Cultural Transformation: Finding Home
“Where’s home?” has been a defining question for Samara Hakim.
Born in Massachusetts, Hakim, founder and president of San Diego-based The Culture Factor, a culture strategy firm, moved at the age of three months with her parents to their native Lebanon. Driven out 17 years later by the aftermath of that country’s civil war, the family sought a better future in Oregon.
Hakim, then an Advanced Placement (AP) junior high school student, was placed in an English-as-a-non-native-language course despite her fluency since age three. Ironically, it was her AP English teacher who saw her potential and recommended she be placed in an AP senior class. “My teachers helped me believe in myself, in my dreams and in what I could be.” And, at that time, what she wanted to be was the first Lebanese- American Supreme Court justice.

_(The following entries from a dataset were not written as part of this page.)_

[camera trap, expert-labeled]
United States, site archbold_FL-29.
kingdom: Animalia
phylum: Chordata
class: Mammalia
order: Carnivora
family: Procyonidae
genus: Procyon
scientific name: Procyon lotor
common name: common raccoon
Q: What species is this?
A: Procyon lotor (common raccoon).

After graduating from the University of Portland and the University of Oregon School of Law, Hakim practiced immigration and family law in Washington State, where the cultural competence workshops she conducted for attorneys and advocates sparked her passion for diversity and inclusion (D&I). After moving to California, she volunteered with the International Rescue Committee, training Karen, Somali and Burmese refugees in vocational and communication skills. After honing her cross-cultural communication skills, she worked at a start-up management consulting firm that was later acquired by Ernst and Young. Hakim’s entrepreneurial spirit and need to integrate family life compelled a career choice.

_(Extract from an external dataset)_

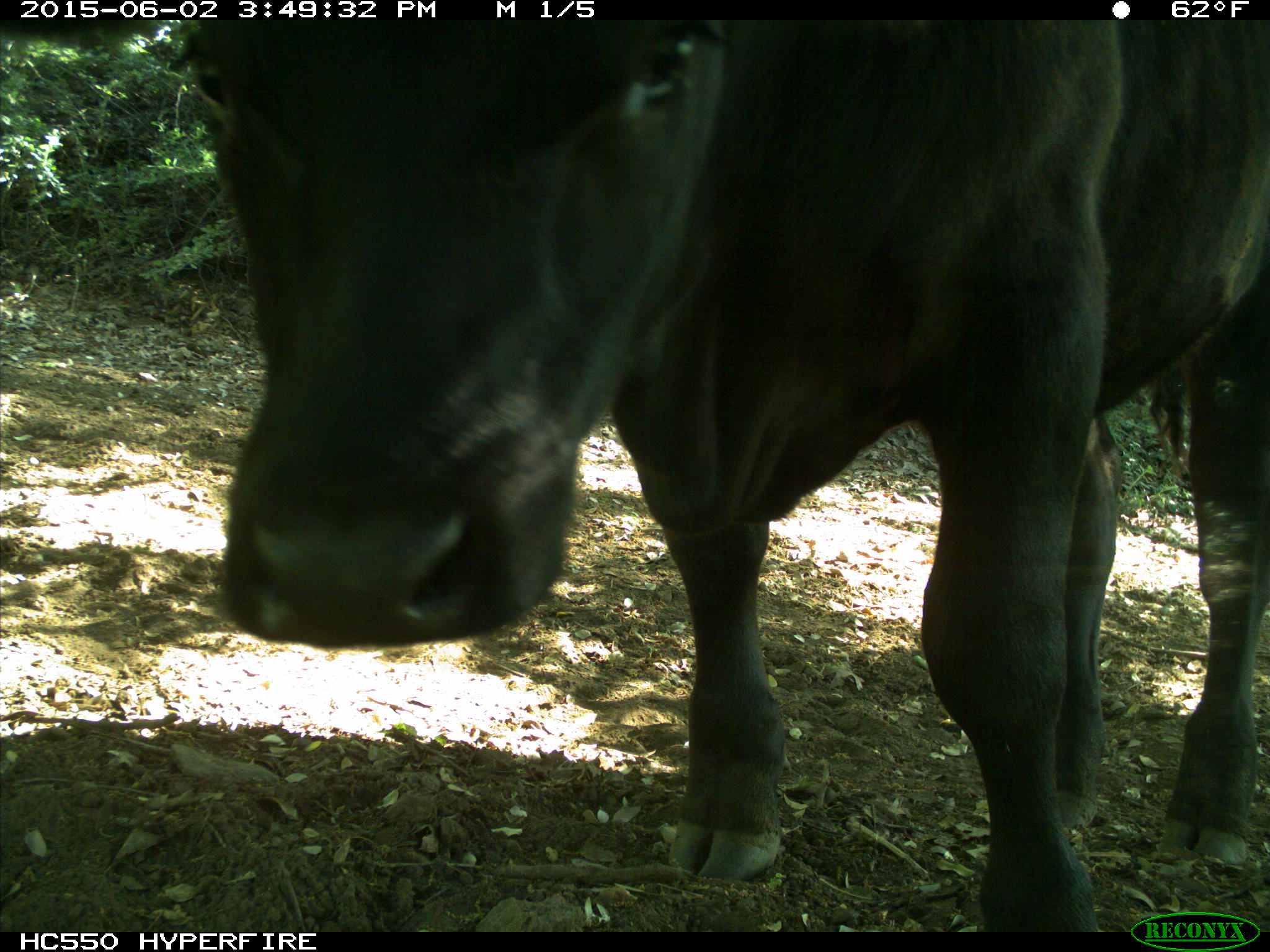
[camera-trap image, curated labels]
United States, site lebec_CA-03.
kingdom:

“I was at a crossroads,” said Hakim, who’s fluent in French and Arabic and conversational in Spanish. “At that stage in my life, if I were going to work 70 hours a week, why not use that time to build my own company?” She began freelancing as a half-step before launching The Culture Factor in 2015.
D&I and the bottom line
“For businesses, D&I is a must-have in terms of core values, strategy, outcome and ROI,” she explained. “But the key is tailoring a comprehensive, wrap-around approach for incorporating inclusion in a way that drives business performance. When inclusive practices are baked into an organization’s recipe for success, its performance not only rises, it also serves as a benchmark.”
One of those companies is American Honda Motor Co., Inc. (American Honda), whose nomination led to Hakim being named Diversity Professional Magazine’s 2018 Women of Excellence Entrepreneur. The company retained Hakim to help integrate “cultural intelligence” into its procurement processes and communications, internally and externally. That has included auditing its procurement inclusion practices and supplier diversity efforts and implementing the audit’s recommendations. She also conducted the company’s first culture and inclusion workshop for executives and managers.

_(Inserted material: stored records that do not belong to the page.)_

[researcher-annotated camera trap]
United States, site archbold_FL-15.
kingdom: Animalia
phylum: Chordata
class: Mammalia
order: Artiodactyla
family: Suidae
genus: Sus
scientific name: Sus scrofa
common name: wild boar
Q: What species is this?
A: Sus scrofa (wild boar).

“Samara helped executive leadership understand the value and competitive advantage of a diverse workforce and supplier base,” said Brian Butts, national inclusion and diversity manager at American Honda. “The strategy of starting with leadership was a blueprint for our success that was equally applicable for Honda’s middle management and the procurement team. Uncovering blind spots and strengthening cultural intelligence helps us better understand that diversity of thought puts us ahead of the competition and that inclusive supplier partnerships add significant value to the organization.”
Answering the question
Hakim has seen a marked transformation in how organizations are talking about culture and D&I. Driving that evolution are big data, changes in technology, how human capital is managed and the high value placed on social responsibility by millennials, who could comprise 75 percent of the workforce by 2025.
Perhaps one day the difficult conversations Hakim is leading about diversity and inclusion may finally answer the question: Home is wherever you are, regardless of who you are.